Baca juga: Komisi III DPR Dukung KPK Jemput Paksa Gubernur Papua Lukas Enembe: Jangan Ragu Tegakkan Hukum
"Jadi saya mohon maaf tidak bisa komentari lebih jauh walaupun tentunya berpandangn bahwa penanganan perkara harus dilakukan apa adanya dan tuntas," sambungnya.
Meski demikian, Novel merasa prihatin dengan kondisi KPK saat ini sebab dirinya beranggapan masih banyak masalah yang berada di internal KPK.
Dalam artian lain kata dia, kasus penetapan tersangka Lukas Enembe yang hingga kini belum diperiksa hanya sebagian kecil masalah yang ada di tubuh lembaga antirasuah tersebut.
"Masalahnya kita sekarang prihatin dengan kondisi KPK. Bukan sekadar masalah itu saja, tapi kita bisa melihat bahwa ternyata di internal KPK juga masalahnya masih banyak," tukas dia.
Sebelumnya, Komisi Pemberantasan Korupsi (KPK) memastikan tidak ada yang bisa menghentikan pihaknya memproses hukum Gubernur Papua Lukas Enembe.
Namun, KPK memiliki tiga syarat untuk bisa menghentikan suatu perkara yang masuk dalam tahap penyidikan.
Wakil Ketua KPK Nawawi Pomolango memerinci, syarat pertama penyidik menghentikan proses hukum apabila tidak ditemukannya bukti yang cukup.
"Yang kedua bila kemudian penyidik mengeklaim kalau perkara ini bukan perkara pidana, ketiga kalau penyidikan itu dihentikan dengan didukung, misal tersangka meninggal dan sebagainya, kedaluwarsa perkaranya," ucap Nawawi di Gedung Merah Putih KPK, Jakarta Selatan, Selasa (27/9/2022).
Lembaga antirasuah itu juga menekankan tidak akan terpengaruh dengan celotehan pengacara Lukas Enembe, Stefanus Roy Rening.
Pria berlatar belakang hakim itu menyampaikan meski Lukas Enembe bisa membuktikan memiliki tambang emas, hal itu tidak bisa menghentikan penyidikan.
Namun, KPK selama proses penyidikan akan mendengar setiap keterangan yang ada.
"Ada tidaknya soal yang bersangkutan memiliki tambang emas atau apa pun itu, silakan disampaikan di dalam pemberian keterangan di depan teman-teman penyidik," kata Nawawi.
Seperti diketahui, Stefanus Roy Rening, kuasa hukum Gubernur Papua Lukas Enembe menawarkan kepada KPK untuk menempuh restorative justice atau keadilan restoratif terkait kasus dugaan korupsi yang menjerat kliennya.

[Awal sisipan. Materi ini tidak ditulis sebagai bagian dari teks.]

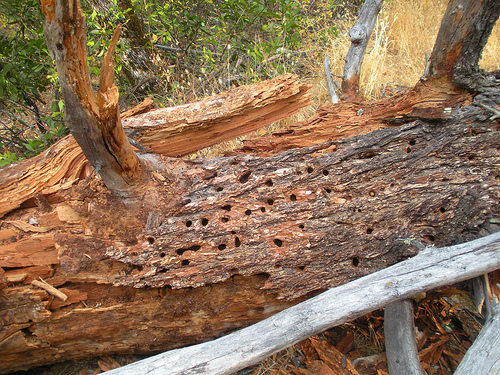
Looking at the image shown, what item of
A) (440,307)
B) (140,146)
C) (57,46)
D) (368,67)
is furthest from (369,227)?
(368,67)

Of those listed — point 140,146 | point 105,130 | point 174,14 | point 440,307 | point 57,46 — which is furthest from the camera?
point 174,14

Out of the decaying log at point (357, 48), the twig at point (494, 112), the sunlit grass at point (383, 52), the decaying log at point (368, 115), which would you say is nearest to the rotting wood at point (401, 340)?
the decaying log at point (368, 115)

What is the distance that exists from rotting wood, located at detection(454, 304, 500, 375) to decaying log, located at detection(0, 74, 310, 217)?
1.81m

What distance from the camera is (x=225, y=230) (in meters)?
1.95

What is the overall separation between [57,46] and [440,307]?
301 centimetres

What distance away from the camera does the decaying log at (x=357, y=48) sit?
330 cm

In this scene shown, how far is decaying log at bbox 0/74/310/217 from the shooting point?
199 centimetres

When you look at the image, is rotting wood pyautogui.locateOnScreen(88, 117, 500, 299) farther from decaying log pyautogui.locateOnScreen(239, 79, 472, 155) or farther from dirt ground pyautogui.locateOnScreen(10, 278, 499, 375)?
dirt ground pyautogui.locateOnScreen(10, 278, 499, 375)

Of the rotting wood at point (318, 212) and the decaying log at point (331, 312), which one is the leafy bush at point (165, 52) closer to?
the rotting wood at point (318, 212)

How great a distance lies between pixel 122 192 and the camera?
1.96 meters

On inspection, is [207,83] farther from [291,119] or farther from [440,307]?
[440,307]

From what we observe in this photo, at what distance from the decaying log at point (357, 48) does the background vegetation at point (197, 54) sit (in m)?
0.39

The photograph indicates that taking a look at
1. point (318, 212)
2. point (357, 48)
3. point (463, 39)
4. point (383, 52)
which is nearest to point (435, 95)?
point (463, 39)

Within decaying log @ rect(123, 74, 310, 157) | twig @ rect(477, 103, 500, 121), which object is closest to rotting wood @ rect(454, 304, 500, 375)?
twig @ rect(477, 103, 500, 121)
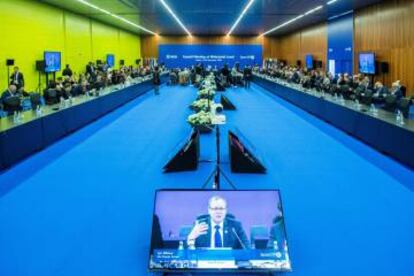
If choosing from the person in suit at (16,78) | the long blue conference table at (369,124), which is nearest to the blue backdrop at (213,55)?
the person in suit at (16,78)

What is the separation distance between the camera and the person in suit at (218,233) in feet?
12.2

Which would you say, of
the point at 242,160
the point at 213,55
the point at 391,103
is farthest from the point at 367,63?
the point at 213,55

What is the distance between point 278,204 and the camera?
3979mm

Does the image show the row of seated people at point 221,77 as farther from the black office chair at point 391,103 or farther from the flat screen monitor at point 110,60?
the black office chair at point 391,103

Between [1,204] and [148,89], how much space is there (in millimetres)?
21860

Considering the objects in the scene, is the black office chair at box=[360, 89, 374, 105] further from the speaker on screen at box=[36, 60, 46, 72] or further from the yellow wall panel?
the speaker on screen at box=[36, 60, 46, 72]

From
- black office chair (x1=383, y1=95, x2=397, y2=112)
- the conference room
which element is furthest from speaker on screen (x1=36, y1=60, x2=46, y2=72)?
black office chair (x1=383, y1=95, x2=397, y2=112)

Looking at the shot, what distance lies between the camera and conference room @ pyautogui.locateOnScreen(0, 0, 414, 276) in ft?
12.7

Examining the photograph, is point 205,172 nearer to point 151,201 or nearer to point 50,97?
point 151,201

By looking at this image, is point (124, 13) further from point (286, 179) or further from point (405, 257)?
point (405, 257)

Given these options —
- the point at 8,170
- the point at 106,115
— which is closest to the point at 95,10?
the point at 106,115

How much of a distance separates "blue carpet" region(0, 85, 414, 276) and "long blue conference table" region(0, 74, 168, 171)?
28cm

"Mau diskusikan, kami cari restorative justice-nyalah, keadilan untuk semua baik untuk semua dan yang paling penting adalah bagaimana bangsa kita tegak berdiri mengawal pemberantasan korupsi di Indonesia," kata Stefanus Roy Rening saat mendatangi Gedung Merah Putih KPK, Jakarta Selatan, Senin (26/9/2022).
Tawaran restorative justice ini disampaikan mengingat kondisi kesehatan Lukas Enembe yang tidak memungkinkan untuk memenuhi panggilan pemeriksaan KPK.
Seperti diketahui, KPK sudah menetapkan Lukas Enembe sebagai tersangka kasus suap dan gratifikasi terkait pengerjaan atau proyek yang bersumber dari APBD Provinsi Papua.
KPK sudah memanggil Lukas sebanyak dua kali. Namun, Ketua DPD Demokrat Papua itu mangkir dari panggilan KPK.